--- DATA EXTRACTS ---

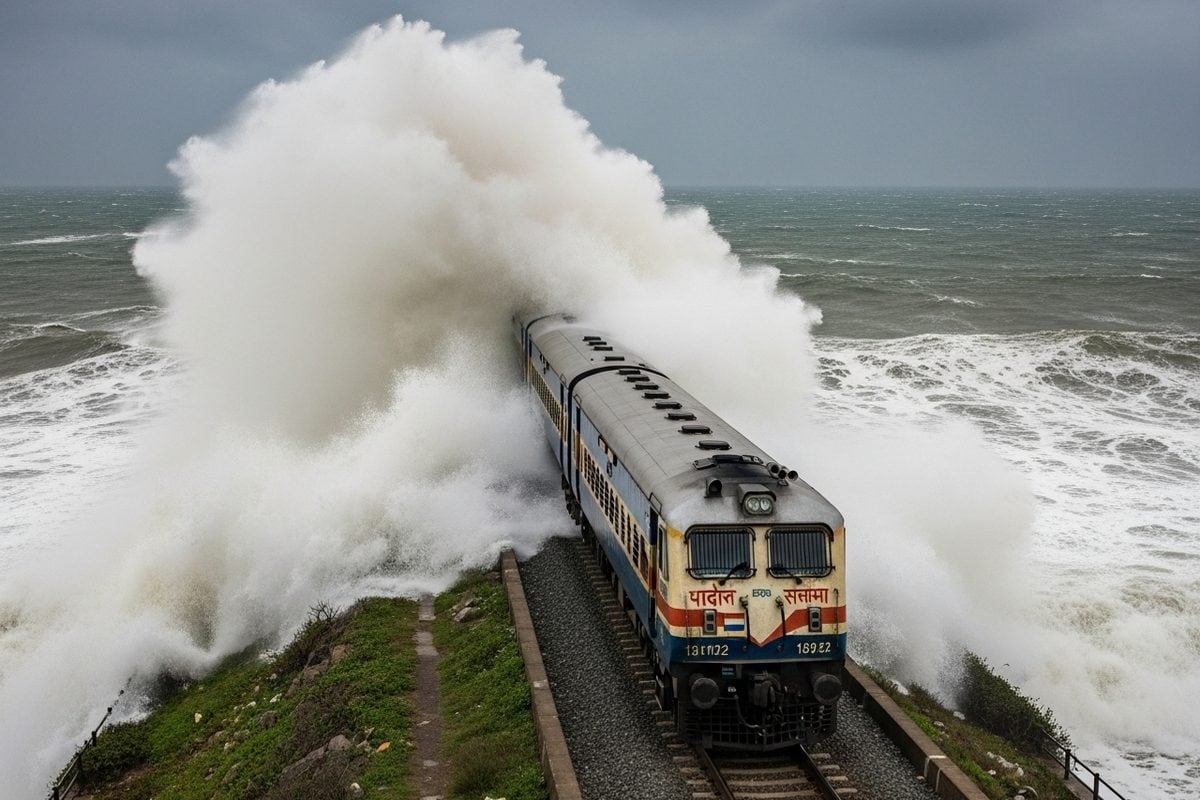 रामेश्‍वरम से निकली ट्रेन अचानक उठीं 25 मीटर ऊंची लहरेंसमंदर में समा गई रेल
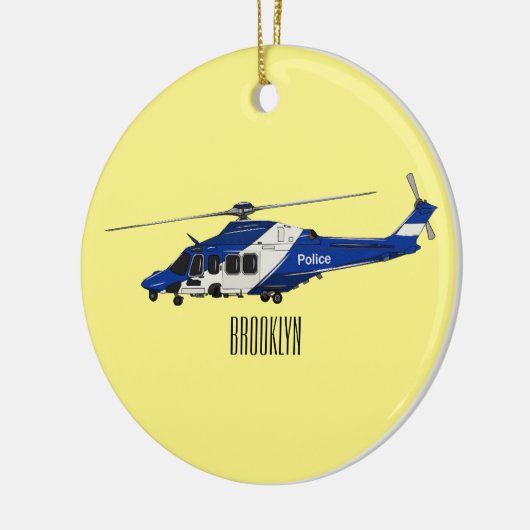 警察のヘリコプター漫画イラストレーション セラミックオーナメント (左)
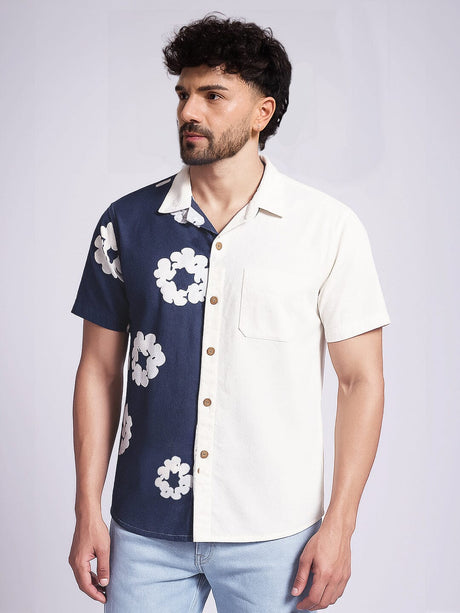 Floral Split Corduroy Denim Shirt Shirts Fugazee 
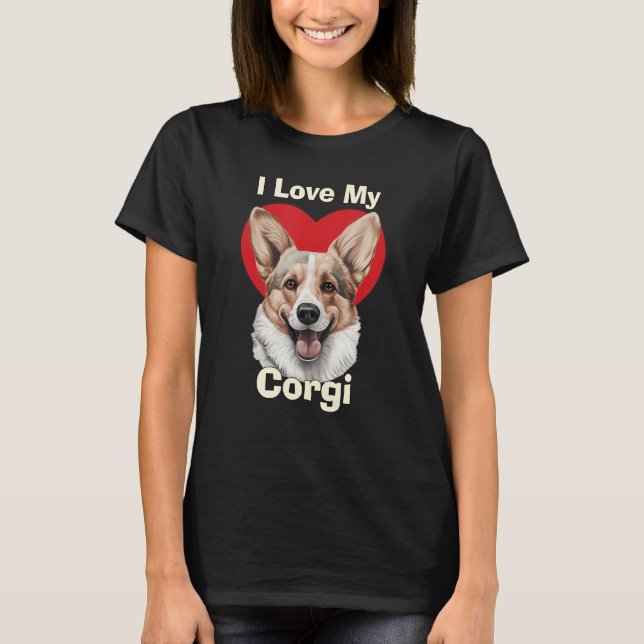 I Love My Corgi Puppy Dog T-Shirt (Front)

* * *

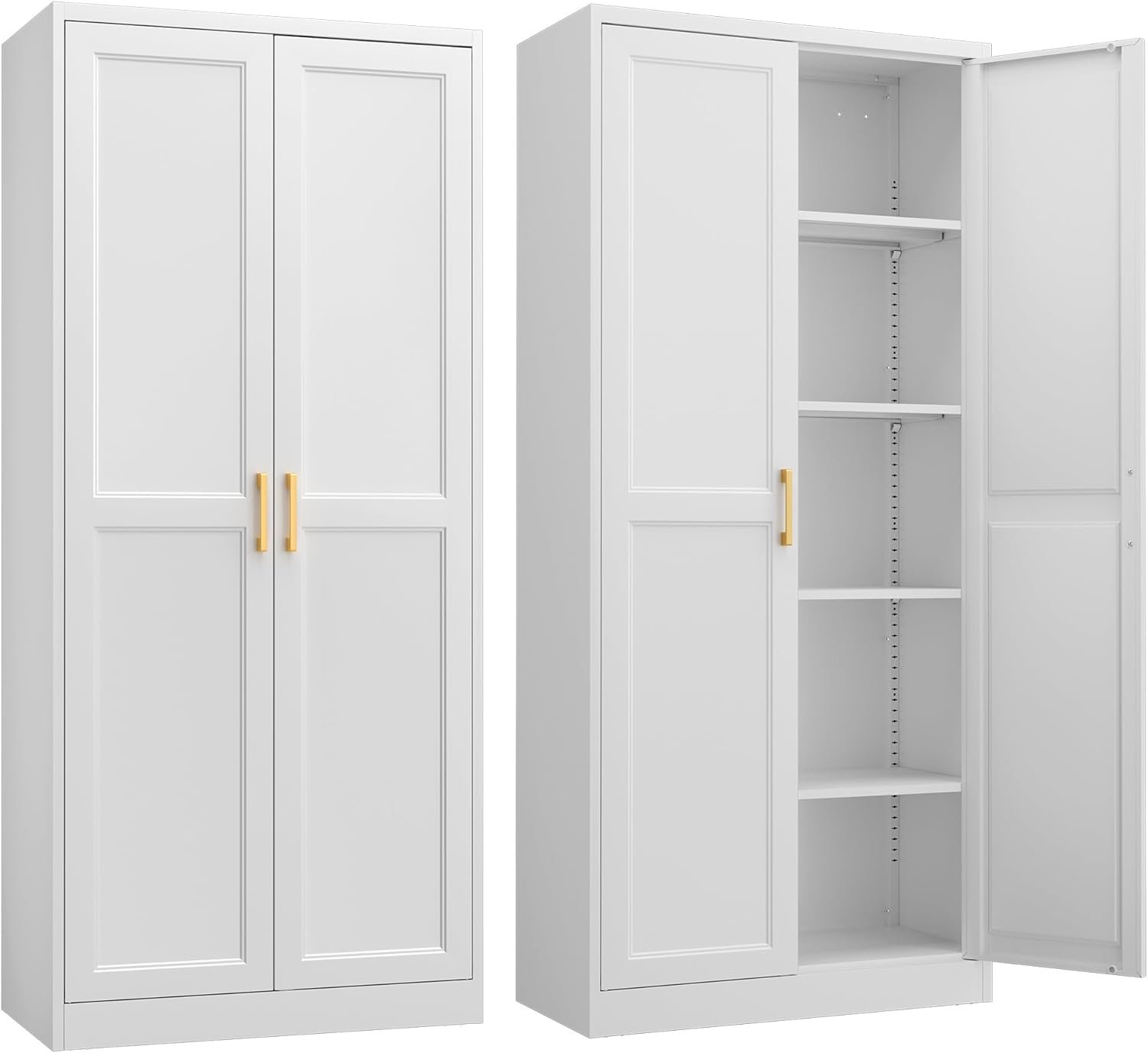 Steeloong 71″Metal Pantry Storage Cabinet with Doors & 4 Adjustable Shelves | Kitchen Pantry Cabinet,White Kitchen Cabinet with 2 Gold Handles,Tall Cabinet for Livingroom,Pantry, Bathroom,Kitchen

--- TASK INSTRUCTIONS ---
The stretch above running from the line with "警察のヘリコプター漫画イラストレーション セラミックオーナメント (左)" through the line with "I Love My Corgi Puppy Dog T-Shirt (Front)" is all you should copy, exactly, leaving out the pictures.

--- THE ANSWER ---
 警察のヘリコプター漫画イラストレーション セラミックオーナメント (左)
 Floral Split Corduroy Denim Shirt Shirts Fugazee 
 I Love My Corgi Puppy Dog T-Shirt (Front)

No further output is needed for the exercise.